The construction and evaluation of a nomogram
The four prognostic factors (serum calcium, neutrophil count, urea, and glutamic oxalacetic transaminase) were incorporated to establish a predictive model to predict the 30-day mortality of advanced cancer patients (Figure 3). This model was visualized using a nomogram, which transforms the complex regression equation into a visual graph to facilitate ease of reading the prediction model. The basic principle of the nomogram is to build a multi-factor regression model (such as Cox regression), assign scores to each value according to its regression coefficient, and present the score in appropriate proportions. The point line represents the single score of each variable under different values. The use of the model is illustrated with an assumptive patient with serum calcium ≤2.65 mmol/L, neutrophil count of 2×109–7×109/L, urea ≤7.6 nmol/L, and glutamic oxalacetic transaminase ≤40 U/L upon admission. Points for serum calcium, neutrophil count, urea, and glutamic oxalacetic transaminase were all 0. The total points added up to 0 for this patient, which represents approximately 0.65 survival probability of 30 days. The score of each participant was calculated based on the nomogram model, with the best cutoff point being 88 for distinguishing 30-day survival. Patients were divided into 2 risk groups based on the cutoff value of 88, namely, a high-mortality risk group within 30 days (score >88, n=77, 47.5%) and a low-mortality risk group within 30 days (score ≤88, n=85, 52.5%). Log-rank test showed that there was a significant difference between the two sets (P<0.001; Figure 4).
The performance of nomogram was assessed using the C-index, the AUC, and calibration plots. The final model was moderately calibrated with a concordance index of 0.69 (SE =0.022) in the training set and 0.71 (SE =0.032) in the validation set. The AUC of the ROC showed that the accuracy, sensitivity, and specificity were 0.755, 0.596, and 0.812, respectively, in training set, while the accuracy was 0.70 in the validation set (Figure 5), indicating medium discrimination of the model. The calibration plot for OS showed that the calibration curve was close to the diagonal reference line, which is the line indicating good calibration, suggesting an optimal agreement between the prediction by the nomogram and actual observation (Figure 6). The DCA is a statistical method to evaluate whether a model is useful in supporting clinical decisions, which was also applied to evaluate the net benefit from the perspective of clinical consequences. As expected, the DCA yielded a wide range of risk thresholds, at which the clinical net benefits would be obtained by using our nomogram (Figure 7).
Prognosis remains an important part of patient care and the main determinant of clinical decision-making for advantage cancer patients in the terminal stages of the disease (19).
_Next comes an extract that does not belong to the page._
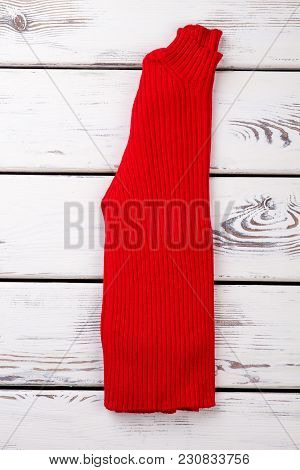 Folded Red Woolen Sweater. Vertically Folded Warm Pullover In Bright Background.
Accurate prediction of prognosis will ensure patients avoid futile treatment and minimize the burden of unnecessary hospital visits in patients with a short life expectancy. When validated survival prognosis tools are applied correctly, it may serve to improve the accuracy of prediction and improve patient care (8). Although the nomogram constructed currently should be considered a valid tool, with good calibration and discrimination, it appears to be more applicable in the end-of-life period (days, weeks, months), but not earlier as originally expected. In addition, the nomogram is not suitable for advanced cancer patients who were undergoing or who are planning to receive chemoradiotherapy.
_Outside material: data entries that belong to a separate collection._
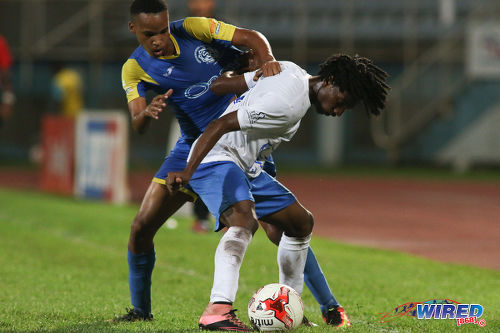 Photo: Presentation College (San Fernando) right back Mylz Barrington (right) holds off Shiva Boys Hindu College winger Ronaldo Edwards during the SSFL Big Four semifinals on 9 December 2016 at the Ato Boldon Stadium in Couva. (Courtesy Chevaughn Christopher/Wired868)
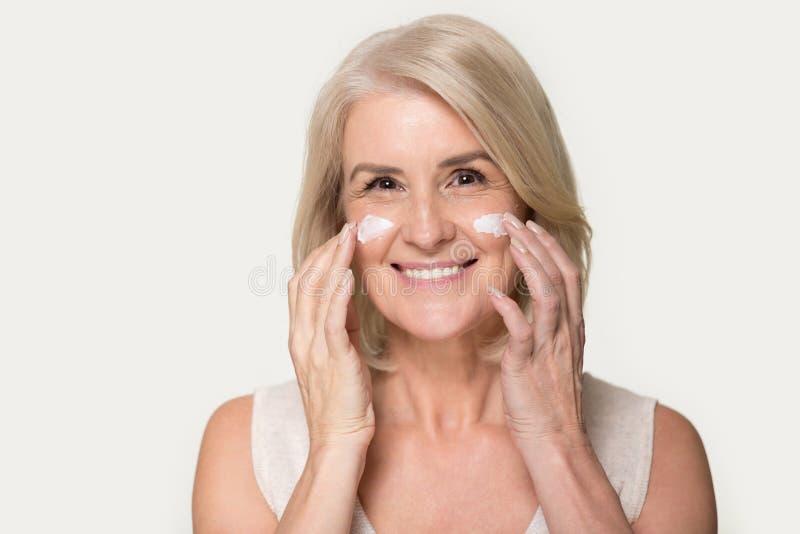 Glückliche reife Frau, welche die Kamera aufträgt Antialterncreme betrachtet stockfotos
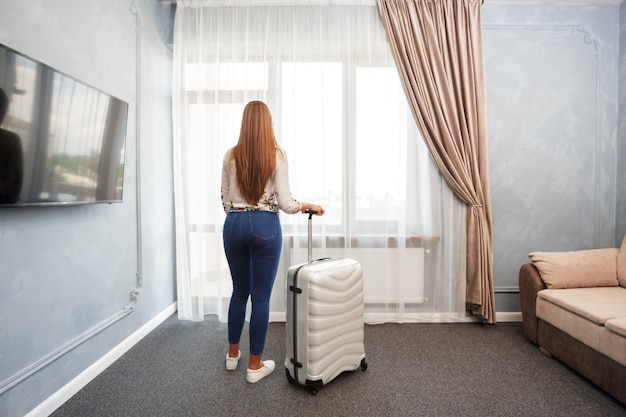 Woman stands near the window in hotel room at morning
Clinician prediction of survival (CPS), Palliative Performance Scale (PPS) (20), PaP, and the Palliative Prognostic Index (PPI) (21) are the most commonly used prognostic tools at present. The accuracy of CPS, to a large degree, depends on the physician's experience and ability, and it often overestimates the rates of survival by 20–30% (22,23). The PPS and PPI are mainly composed of objective indicator like CPS, performance score, self-care ability, consciousness, oral intake, and presence of signs and symptoms. Some biological parameters like white blood cell, bilirubin, lymphocyte ratio, transaminase, and C-reactive protein were added to formulate prediction models such as PaP, Delirium-PaP (D-PaP) (24), New Chinese prognostic scale (New-ChPs) (25), Prognosis in Palliative care Study (PiPS) (26), Objective Prognostic Score (OPS) (27) and PROgnostic Model for Advanced Cancer (PRO-MAC) (28). Most of them have an acceptable accuracy rate ranging from 52–89%. By comparison, completely objective tools have a relatively higher prediction accuracy. Hamano et al. developed Objective Prognostic Index for advanced cancer (OPI-AC) based on laboratory findings and vital signs alone using a fractional polynomial model (12), with accuracy of 0.77, 0.81, 0.90, 0.90, and 0.92 for the 7-day, 14-day, 30-day, 56-day, and 90-day models, respectively. OPPS (13) was developed by incorporating heart rate, white blood cells, platelets, serum creatinine level, serum potassium level, and history of chemotherapy, with an accuracy of 0.82. Niki et al. (29) developed the WPCBAL model (based on six laboratory test values including white blood cell, platelet, C-reactive protein, blood urea nitrogen, aspartate aminotransferase, and lactase dehydrogenase) and the WPBAL model (C-reactive protein is removed) to predict the mortality within two weeks with high specificity and sensibility. Miyagi et al. (9) formulated a tool solely based on routine blood test data, including total bilirubin, creatinine, urea/creatinine ratio, aspartate aminotransferase, albumin, total leukocyte count, differential lymphocyte count, and PLR, with accuracy of 0.87.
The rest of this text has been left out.